Kur'an-ı Kerim ve Türkçe Meali Sayfa 7
38. Hepiniz bu cennetten çıkıp yeryüzüne inin, tarafımdan size bir yol gösterme geldiğinde kim bu doğru yoluma uyarsa onlar için ne korku vardır ne de üzüntü.
39. Ama Allah'tan gelen gerçekleri örtüp görmemezlik edenlere ve mesajlarımızı yalan sayanlara gelince, işte onlar, içinde ebedî yaşayıp kalmak üzere ateşe mahkum olan kimselerdir.
40. Ey İsrailoğulları! Ey Yakub'un torunları! Size bağışladığım o nimetleri hatırlayın ve Bana verdiğiniz sözü tutun ki, Ben de sözümü tutayım; dünya ve ahiret nimetlerimi size vereyim ve benden, yalnız benden sakının.

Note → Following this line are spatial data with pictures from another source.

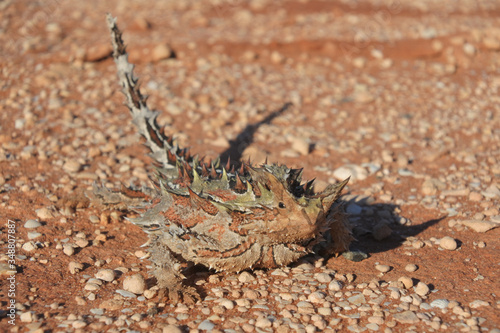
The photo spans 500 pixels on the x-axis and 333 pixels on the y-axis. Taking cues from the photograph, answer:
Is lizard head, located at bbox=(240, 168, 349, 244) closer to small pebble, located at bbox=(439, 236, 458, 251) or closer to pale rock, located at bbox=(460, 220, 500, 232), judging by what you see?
small pebble, located at bbox=(439, 236, 458, 251)

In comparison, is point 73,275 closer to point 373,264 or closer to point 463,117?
point 373,264

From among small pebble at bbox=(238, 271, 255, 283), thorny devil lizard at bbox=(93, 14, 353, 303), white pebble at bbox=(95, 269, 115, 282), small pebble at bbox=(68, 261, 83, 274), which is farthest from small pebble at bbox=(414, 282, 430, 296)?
small pebble at bbox=(68, 261, 83, 274)

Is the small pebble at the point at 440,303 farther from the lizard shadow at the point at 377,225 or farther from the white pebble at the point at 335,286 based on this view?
the lizard shadow at the point at 377,225

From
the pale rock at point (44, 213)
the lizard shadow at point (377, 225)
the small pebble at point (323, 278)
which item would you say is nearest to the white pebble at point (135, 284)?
the small pebble at point (323, 278)

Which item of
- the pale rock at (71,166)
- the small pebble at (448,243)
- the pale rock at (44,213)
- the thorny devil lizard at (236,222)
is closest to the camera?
the thorny devil lizard at (236,222)

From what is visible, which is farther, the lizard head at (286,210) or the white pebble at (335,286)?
the white pebble at (335,286)

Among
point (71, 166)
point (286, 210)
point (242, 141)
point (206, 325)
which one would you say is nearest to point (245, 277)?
point (206, 325)
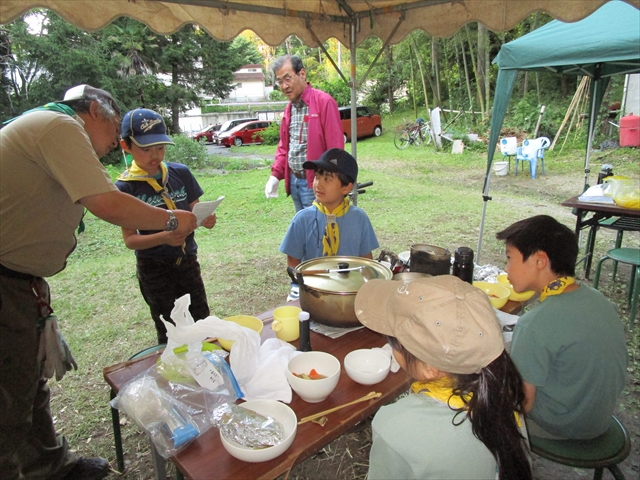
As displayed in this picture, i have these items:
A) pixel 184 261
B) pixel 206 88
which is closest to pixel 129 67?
pixel 206 88

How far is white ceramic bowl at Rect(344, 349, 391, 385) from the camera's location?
4.57 ft

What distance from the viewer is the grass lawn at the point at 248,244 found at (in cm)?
290

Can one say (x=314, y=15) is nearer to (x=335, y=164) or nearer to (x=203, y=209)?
(x=335, y=164)

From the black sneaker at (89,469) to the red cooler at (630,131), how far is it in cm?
1386

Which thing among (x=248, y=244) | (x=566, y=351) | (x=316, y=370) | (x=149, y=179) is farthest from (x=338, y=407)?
(x=248, y=244)

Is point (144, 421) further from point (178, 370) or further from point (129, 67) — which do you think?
point (129, 67)

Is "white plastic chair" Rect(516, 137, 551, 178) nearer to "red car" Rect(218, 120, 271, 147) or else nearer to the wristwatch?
the wristwatch

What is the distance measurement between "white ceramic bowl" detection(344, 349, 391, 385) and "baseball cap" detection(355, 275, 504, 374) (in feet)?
1.05

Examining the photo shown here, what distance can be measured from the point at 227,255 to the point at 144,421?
15.3 ft

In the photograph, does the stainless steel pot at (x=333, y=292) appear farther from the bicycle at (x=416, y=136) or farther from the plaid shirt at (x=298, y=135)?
the bicycle at (x=416, y=136)

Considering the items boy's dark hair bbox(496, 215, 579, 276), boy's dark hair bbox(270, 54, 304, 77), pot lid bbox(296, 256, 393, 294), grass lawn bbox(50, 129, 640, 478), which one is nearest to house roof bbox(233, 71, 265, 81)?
grass lawn bbox(50, 129, 640, 478)

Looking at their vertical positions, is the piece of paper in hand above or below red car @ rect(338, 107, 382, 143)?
below

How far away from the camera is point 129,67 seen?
13.6 meters

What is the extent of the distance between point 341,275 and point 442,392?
0.81 m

41. Bunun için de, size geçmişte vahiyle bildirilmiş olan haberleri doğrulayıcı nitelikle indirdiğim bu vahye inanın, O'nun gerçekliğini örtbas edenlerin ilki olmayın, mesajlarımı küçük bir kazanca değişmeyin, ne kazanıp ne kaybettiğinize bir bakın ve bana, yalnızca bana karşı sorumluluk bilinci taşıyın.

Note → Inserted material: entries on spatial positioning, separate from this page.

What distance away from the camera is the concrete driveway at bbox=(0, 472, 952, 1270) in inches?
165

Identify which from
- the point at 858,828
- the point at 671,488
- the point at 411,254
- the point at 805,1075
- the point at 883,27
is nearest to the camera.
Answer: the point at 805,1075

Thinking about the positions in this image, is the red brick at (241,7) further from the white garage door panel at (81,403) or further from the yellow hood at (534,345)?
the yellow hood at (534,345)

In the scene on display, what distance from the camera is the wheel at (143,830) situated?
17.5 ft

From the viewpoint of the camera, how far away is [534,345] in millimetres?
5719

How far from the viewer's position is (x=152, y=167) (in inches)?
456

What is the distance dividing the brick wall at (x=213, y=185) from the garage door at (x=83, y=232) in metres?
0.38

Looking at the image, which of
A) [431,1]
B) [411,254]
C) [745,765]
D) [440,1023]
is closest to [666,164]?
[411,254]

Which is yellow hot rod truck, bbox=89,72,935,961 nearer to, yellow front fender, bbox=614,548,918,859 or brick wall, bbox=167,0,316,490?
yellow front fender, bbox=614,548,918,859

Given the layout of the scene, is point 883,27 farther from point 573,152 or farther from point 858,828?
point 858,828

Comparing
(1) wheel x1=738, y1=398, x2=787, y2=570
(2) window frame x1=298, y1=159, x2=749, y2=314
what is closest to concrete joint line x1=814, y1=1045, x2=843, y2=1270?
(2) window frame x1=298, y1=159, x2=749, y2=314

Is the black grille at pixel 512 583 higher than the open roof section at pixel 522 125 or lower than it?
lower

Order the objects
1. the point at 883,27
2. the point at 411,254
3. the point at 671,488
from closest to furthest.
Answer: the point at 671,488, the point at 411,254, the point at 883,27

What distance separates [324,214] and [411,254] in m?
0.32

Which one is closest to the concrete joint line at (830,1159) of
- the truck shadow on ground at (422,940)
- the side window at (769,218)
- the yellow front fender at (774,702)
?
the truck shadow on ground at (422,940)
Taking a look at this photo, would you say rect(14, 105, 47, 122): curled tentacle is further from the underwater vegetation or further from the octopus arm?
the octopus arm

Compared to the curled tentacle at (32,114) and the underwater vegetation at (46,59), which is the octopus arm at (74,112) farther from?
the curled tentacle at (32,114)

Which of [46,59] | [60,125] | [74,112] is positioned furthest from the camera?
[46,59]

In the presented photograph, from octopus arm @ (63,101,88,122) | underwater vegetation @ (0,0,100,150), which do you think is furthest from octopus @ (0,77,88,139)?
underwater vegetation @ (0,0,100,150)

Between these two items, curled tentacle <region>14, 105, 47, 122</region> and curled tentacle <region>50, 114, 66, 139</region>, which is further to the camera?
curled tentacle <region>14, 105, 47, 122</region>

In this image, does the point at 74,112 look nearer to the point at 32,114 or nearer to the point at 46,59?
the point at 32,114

42. Bile bile gerçekleri değersiz ve geçersiz şeylerle örtüp gizlemeyin
43. Namaza dikkatli ve devamlı olun, karşılıksız mâlî yardım olan zekatı verin. Allah'ın huzurunda rükû ederek eğilenlerle beraber eğilin.

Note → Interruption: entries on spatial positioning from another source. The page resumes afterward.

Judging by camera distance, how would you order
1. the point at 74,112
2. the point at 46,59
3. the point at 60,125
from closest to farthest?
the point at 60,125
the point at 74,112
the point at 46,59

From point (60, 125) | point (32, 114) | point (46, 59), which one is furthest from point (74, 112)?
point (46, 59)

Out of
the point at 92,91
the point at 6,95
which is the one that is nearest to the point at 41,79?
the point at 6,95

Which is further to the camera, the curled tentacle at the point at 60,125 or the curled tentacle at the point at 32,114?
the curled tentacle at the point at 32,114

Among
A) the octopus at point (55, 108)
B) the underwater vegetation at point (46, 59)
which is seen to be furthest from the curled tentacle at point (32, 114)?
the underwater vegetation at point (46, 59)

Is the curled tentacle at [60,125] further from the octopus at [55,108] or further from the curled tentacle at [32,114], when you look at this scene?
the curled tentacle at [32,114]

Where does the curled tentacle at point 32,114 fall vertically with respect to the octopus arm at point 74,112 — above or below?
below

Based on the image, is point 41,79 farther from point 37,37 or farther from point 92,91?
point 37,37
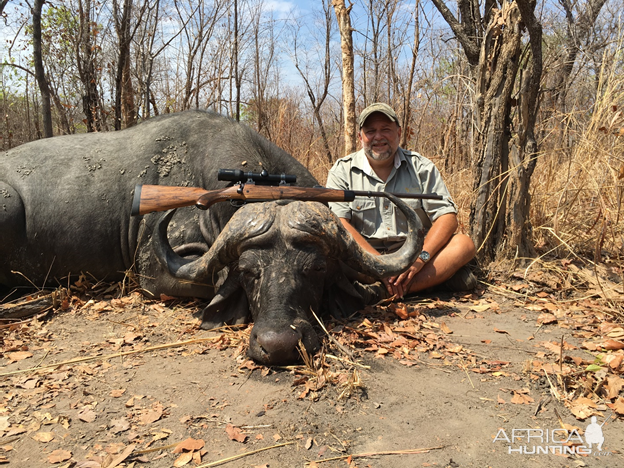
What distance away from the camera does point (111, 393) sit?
2.71 m

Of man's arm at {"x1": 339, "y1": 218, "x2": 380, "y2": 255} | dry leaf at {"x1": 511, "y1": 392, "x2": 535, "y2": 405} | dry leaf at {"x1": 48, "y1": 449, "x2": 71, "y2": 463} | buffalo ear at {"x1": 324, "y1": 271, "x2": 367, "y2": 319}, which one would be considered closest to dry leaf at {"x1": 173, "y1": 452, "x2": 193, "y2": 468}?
dry leaf at {"x1": 48, "y1": 449, "x2": 71, "y2": 463}

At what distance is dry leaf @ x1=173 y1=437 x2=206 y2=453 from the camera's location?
2156mm

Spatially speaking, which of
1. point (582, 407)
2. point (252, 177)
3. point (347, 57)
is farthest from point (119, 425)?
point (347, 57)

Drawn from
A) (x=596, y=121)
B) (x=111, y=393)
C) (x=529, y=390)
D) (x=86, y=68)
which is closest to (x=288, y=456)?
(x=111, y=393)

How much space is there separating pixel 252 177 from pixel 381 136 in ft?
5.17

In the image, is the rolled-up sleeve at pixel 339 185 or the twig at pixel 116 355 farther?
the rolled-up sleeve at pixel 339 185

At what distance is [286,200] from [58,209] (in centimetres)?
250

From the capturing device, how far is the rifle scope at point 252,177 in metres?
3.66

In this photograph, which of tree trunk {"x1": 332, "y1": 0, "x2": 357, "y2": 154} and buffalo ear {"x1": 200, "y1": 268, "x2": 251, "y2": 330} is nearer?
buffalo ear {"x1": 200, "y1": 268, "x2": 251, "y2": 330}

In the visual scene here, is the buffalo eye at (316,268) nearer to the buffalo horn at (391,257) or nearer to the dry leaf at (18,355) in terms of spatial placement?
the buffalo horn at (391,257)

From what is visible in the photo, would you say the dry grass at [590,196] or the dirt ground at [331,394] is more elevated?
the dry grass at [590,196]

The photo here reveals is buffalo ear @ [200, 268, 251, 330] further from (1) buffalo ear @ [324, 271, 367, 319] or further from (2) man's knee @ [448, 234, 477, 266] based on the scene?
(2) man's knee @ [448, 234, 477, 266]

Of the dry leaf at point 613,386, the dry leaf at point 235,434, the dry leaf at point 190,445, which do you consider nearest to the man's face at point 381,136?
the dry leaf at point 613,386

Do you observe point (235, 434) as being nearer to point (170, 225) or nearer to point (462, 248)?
point (170, 225)
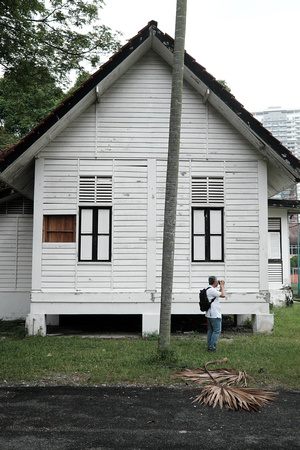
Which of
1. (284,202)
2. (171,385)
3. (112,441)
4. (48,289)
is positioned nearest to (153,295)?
(48,289)

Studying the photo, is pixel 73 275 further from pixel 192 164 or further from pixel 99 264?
pixel 192 164

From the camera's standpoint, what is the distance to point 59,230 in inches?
457

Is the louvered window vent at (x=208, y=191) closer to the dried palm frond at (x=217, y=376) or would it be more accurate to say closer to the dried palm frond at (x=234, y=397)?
the dried palm frond at (x=217, y=376)

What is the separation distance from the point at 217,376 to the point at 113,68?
293 inches

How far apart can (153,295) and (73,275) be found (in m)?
2.11

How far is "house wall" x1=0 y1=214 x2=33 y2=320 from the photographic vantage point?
14.1m

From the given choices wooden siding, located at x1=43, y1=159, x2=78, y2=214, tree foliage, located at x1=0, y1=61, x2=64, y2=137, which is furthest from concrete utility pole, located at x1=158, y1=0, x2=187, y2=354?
tree foliage, located at x1=0, y1=61, x2=64, y2=137

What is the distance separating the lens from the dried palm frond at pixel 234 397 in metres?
5.91

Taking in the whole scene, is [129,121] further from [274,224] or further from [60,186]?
[274,224]

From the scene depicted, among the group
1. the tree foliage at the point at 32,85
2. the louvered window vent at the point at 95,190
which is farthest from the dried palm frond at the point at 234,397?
the tree foliage at the point at 32,85

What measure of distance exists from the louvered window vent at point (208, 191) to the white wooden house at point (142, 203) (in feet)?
0.09

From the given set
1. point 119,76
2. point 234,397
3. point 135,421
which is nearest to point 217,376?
point 234,397

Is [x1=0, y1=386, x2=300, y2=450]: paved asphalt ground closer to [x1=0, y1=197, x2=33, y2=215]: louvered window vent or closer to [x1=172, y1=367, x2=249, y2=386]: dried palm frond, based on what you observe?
[x1=172, y1=367, x2=249, y2=386]: dried palm frond

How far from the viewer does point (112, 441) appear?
15.5 feet
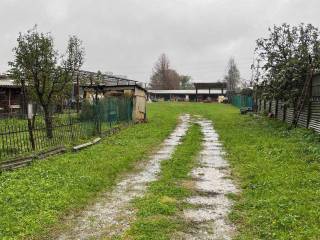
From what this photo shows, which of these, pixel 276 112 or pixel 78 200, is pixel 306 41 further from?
pixel 78 200

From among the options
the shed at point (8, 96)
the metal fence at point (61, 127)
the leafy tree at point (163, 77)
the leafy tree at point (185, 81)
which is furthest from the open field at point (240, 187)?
the leafy tree at point (185, 81)

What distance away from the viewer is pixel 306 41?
23.1 meters

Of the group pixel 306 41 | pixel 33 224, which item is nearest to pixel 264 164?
pixel 33 224

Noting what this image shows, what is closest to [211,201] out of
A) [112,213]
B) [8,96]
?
[112,213]

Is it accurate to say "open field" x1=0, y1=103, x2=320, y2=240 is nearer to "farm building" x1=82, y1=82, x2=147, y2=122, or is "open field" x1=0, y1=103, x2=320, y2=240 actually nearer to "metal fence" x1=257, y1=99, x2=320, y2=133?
"metal fence" x1=257, y1=99, x2=320, y2=133

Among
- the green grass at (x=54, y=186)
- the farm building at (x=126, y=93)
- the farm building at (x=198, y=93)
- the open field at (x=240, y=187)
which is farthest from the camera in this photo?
the farm building at (x=198, y=93)

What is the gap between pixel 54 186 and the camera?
8.57 m

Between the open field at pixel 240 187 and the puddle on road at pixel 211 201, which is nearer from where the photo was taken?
the puddle on road at pixel 211 201

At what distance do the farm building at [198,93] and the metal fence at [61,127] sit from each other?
66680 millimetres

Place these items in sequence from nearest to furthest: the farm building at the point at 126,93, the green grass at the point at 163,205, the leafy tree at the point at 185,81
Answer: the green grass at the point at 163,205 < the farm building at the point at 126,93 < the leafy tree at the point at 185,81

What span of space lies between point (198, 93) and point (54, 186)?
294 ft

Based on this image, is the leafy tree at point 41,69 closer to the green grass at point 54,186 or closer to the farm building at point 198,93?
the green grass at point 54,186

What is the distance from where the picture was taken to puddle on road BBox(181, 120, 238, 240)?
20.4 ft

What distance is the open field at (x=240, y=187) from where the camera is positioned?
20.9ft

44. Siz kendinizi unutarak diğer insanlara iyilik yapmayı ve erdemli olmayı mı emredersiniz, hem de Allah'ın kitabını okuyup durduğunuz halde, siz hiç aklınızı kullanmaz mısınız?
45. Ey mü'minler! Sabır ve namaza sarılarak Allah'tan yardım dileyin. Bu tam bir sığınma duygusu içinde yürekten Allah'a yönelenler dışında, herkes için zor bir iştir.
46. Onlar ise sonunda Rablerine kavuşacaklarını ve O'na döneceklerini kesinlikle bilirler.
47. Ey İsrailoğulları! Size bağışladığım nimetleri ve sizin diğer toplumlara karşı üstün gelmenizi sağladığım günleri hatırlasanıza!
48. Ve hiçbir insanın ötekine en ufak bir yararının dokunamayacağı, hiç kimseden aracılığın kabul edilmeyeceği, hiç kimseden cezasının affı için bedel alınmayacağı ve hiç kimsenin yardım görmeyeceği günün mutlaka gelip çatacağı takva bilinciyle yaşasanıza!